**SELECTED EXTRACT**
That meant Phelps Dodge needed a town and they needed it built overnight.
Chandra Krishnan Kitsault’s website states, this construction project was on a scale that had never been seen in Northern BC.

Photo: Chandra Krishnan Kitsault
“The idea was not only to house the workers but also to create a complete social economic environment for their families,” states the website.
The plan was to build more than 100 single-family homes and duplexes, seven apartment buildings with a total of 202 suites.

Photo: Flickr / Bob Steventon
The company even made plans for mobile homes.
The new town included a hospital,shopping centre which had a Sears outlet, restaurants, banks and a post office.
There was also a pub, a pool, a library, two recreation centres and a theatre for entertainment.

Chandra Krishnan Kitsault
Phone lines and television cables ran underground, there was a sewage system in place and the town had the cleanest running water in all of BC.

Photo: Flickr / Bob Steventon
Construction workers and engineers rushed into the town to make it home. Families began moving in during 1980.
A school had also opened up by this time and life had begun in the town of Kitsault.

Photo: Flickr / Bob Steventon
However, in 1982, just two years after families started moving in, the price of molybdenum crashed.
A Town Abandoned
All of those employees were now out of jobs and moved away to find new ones.
With the gates closed and locked, shut out from the world, Kitsault became a ghost town.
No one was allowed entry, expect a few caretakers to keep the town in good condition.

Photo: Flickr / Bob Steventon
When Kitsault went up for sale in 2005, it was bought by American entrepreneur Krishnan Suthanthiran and he announced a full restoration of the town.
According to a press release, Suthanthiran wants to “bring this community back to life.”
If Suthanthiran’s mission goes according to plan, the town that shut its gates to the world for nearly 30 years will re-open them sometime soon.

**DATA PROVIDED**
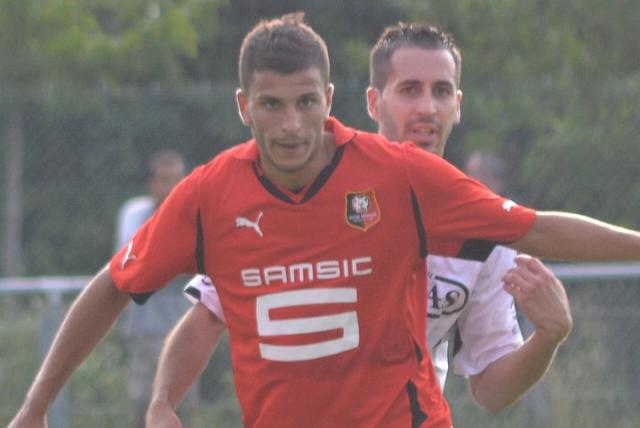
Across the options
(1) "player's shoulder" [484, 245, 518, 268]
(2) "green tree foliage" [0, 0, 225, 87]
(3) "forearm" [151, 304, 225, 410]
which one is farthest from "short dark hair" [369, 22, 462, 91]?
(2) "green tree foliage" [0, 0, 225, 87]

...

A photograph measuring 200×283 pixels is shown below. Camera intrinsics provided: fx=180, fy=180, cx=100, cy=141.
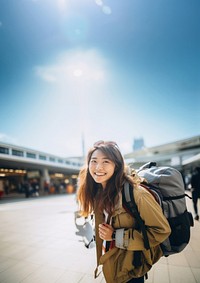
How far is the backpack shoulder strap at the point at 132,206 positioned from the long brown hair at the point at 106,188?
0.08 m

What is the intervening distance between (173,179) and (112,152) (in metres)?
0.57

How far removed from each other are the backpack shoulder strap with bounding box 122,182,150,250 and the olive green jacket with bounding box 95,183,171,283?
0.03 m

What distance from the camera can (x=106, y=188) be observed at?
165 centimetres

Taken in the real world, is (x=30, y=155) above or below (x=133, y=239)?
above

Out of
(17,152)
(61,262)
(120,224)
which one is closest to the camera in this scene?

==

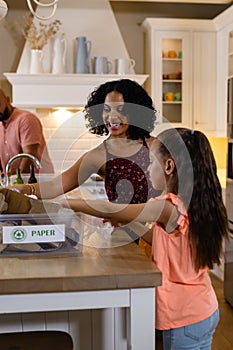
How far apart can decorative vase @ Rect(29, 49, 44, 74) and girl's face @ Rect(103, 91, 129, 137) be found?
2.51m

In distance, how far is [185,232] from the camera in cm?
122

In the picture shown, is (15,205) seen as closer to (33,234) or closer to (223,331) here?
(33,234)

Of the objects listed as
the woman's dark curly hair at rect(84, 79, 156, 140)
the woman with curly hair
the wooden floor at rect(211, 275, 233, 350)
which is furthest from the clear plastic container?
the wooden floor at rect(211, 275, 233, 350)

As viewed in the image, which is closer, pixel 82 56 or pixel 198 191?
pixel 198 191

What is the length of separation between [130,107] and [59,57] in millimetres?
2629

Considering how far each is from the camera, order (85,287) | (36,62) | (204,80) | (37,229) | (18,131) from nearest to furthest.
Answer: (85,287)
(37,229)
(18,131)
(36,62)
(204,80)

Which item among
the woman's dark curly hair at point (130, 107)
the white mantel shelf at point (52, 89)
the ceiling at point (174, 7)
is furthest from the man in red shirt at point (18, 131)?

**WORK ORDER**
Summarize the passage on the town of Kitsault in three sentences.

**RESPONSE TO THIS TASK**
Phelps Dodge needed a town built overnight, so Kitsault was planned with more than 100 single-family homes and duplexes, seven apartment buildings, and amenities including a hospital, a shopping center, a pool, a library and a theater. Families began moving in during 1980, but in 1982 the price of molybdenum crashed, the employees left to find new jobs, and the gated town became a ghost town kept up only by a few caretakers. When Kitsault went up for sale in 2005, American entrepreneur Krishnan Suthanthiran bought it and announced a full restoration of the town.